DIRECTIVE 1 -
Count the lines in the entries that contain the string "залучені", treating case as significant, and give only that number.

EXTRACT -
Martin Anderson, head of network management at global custodian RBC Investor Services, says: “The increased regulation is increasing our cost of business in terms of the oversight over our network.” He adds that there is continuing debate in the industry about where the additional cost should be borne, an issue that has yet to be resolved.

“For us, as a buyer of services, it is about getting the right balance. It is not necessary to go to the cheapest deal – it is about getting the best deal for us and our client, and balancing the cost, the risk and the service we receive. Increasingly, the service and risk considerations are taking priority,” says Mr Anderson.

Client demands

Mr Anderson reflects the view of many observers that since the financial crisis, the stability and credit rating of the institutions in the custody network have become of paramount importance.

Dr Anshuman Jaswal, senior analyst at consulting firm Celent, says clients are also making other demands. “There is an increasing demand for accountability and transparency from clients – they want to know where the funds are kept at a particular point in time,” he says. The need for more clarity is not just a response to regulation, he explains, but the client demands.

“Clients' needs are changing. They are geared towards risk management, safety of assets and the need for more transparency and real-time information,” says Mr Iyer at Citi. “The definition of custody is changing, along with the level of services and solutions that can be provided.”

DATA TO EXAMINE -
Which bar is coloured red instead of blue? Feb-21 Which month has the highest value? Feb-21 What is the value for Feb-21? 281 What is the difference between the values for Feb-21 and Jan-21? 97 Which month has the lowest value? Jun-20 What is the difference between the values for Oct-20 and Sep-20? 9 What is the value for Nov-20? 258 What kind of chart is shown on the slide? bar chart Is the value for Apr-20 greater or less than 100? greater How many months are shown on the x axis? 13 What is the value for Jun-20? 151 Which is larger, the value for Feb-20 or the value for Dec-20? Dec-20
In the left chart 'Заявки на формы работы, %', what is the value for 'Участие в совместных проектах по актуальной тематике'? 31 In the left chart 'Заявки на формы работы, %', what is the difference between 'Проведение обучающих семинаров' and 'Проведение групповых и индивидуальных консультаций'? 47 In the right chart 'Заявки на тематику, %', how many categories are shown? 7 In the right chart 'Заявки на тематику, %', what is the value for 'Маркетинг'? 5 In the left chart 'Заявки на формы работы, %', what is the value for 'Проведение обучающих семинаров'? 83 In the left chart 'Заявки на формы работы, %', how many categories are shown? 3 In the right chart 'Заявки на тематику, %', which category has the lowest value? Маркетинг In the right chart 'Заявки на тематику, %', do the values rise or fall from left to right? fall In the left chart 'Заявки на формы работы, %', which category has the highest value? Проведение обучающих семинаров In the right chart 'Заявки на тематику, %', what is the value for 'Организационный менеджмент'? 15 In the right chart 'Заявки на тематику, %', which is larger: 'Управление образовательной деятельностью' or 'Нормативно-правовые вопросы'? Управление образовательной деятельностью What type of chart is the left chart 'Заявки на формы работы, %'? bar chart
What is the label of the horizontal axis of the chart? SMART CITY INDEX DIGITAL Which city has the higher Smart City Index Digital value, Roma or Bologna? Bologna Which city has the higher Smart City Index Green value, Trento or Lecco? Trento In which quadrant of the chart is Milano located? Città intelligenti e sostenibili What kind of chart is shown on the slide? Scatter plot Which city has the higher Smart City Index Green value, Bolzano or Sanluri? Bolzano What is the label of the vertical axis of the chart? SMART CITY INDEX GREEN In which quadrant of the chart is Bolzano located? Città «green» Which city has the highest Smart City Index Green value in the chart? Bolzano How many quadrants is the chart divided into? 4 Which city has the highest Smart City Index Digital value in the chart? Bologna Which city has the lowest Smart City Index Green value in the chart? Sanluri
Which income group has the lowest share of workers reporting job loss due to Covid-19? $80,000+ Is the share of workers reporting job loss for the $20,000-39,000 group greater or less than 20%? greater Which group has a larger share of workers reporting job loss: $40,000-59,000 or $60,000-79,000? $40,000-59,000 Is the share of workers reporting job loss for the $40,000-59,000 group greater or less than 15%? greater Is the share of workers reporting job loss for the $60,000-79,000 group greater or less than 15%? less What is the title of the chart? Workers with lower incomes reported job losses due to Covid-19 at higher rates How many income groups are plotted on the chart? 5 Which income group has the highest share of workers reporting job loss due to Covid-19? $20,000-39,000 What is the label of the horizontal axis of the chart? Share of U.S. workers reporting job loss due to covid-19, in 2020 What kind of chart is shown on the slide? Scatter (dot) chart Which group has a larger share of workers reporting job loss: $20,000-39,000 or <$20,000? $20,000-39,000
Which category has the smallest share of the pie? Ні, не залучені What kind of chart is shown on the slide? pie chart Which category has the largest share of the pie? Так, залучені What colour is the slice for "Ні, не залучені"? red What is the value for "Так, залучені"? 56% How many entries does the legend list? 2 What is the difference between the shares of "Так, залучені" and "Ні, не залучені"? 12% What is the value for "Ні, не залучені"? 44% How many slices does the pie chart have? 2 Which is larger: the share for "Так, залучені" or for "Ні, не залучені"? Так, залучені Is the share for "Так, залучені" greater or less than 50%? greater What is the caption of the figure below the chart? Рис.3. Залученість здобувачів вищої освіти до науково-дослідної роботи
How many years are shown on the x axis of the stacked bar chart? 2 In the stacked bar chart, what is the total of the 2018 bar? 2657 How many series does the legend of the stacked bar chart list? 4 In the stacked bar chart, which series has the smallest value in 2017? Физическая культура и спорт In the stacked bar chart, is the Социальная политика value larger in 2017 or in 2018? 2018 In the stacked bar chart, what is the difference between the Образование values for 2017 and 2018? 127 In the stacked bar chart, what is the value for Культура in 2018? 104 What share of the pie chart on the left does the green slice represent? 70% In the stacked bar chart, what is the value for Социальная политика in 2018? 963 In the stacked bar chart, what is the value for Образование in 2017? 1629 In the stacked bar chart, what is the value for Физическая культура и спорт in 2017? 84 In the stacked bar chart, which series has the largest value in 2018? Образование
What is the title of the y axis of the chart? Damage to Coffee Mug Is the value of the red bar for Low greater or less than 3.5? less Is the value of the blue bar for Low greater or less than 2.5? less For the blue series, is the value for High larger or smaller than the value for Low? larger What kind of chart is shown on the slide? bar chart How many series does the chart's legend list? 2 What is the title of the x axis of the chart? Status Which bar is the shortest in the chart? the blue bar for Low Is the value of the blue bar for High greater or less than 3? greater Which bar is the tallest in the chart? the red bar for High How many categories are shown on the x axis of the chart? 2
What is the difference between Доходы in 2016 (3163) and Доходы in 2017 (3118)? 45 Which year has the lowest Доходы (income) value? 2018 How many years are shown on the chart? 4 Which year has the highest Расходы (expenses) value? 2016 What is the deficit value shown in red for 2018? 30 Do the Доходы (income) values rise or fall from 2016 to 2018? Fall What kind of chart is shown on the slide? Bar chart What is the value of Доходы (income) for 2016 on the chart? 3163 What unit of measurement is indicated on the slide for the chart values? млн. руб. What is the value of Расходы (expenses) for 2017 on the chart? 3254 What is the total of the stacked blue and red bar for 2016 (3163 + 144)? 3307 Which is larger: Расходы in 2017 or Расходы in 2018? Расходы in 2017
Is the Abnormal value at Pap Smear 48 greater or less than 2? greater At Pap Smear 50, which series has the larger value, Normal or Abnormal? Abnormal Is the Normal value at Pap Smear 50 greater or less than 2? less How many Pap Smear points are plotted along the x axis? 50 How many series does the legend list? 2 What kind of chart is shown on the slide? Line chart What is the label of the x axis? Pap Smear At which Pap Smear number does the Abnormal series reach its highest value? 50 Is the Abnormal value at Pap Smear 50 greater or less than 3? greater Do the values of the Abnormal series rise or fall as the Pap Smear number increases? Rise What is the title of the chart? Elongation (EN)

DIRECTIVE 2 -
Answer these questions from the passage on custody networks:
(a) At which global custodian is Martin Anderson head of network management?
(b) At which consulting firm is Dr Anshuman Jaswal a senior analyst?
(c) According to Mr Iyer, what is changing along with the level of services and solutions that can be provided?

RESPONSE BOX 1 -
1

RESPONSE BOX 2 -
(a) RBC Investor Services
(b) Celent
(c) The definition of custody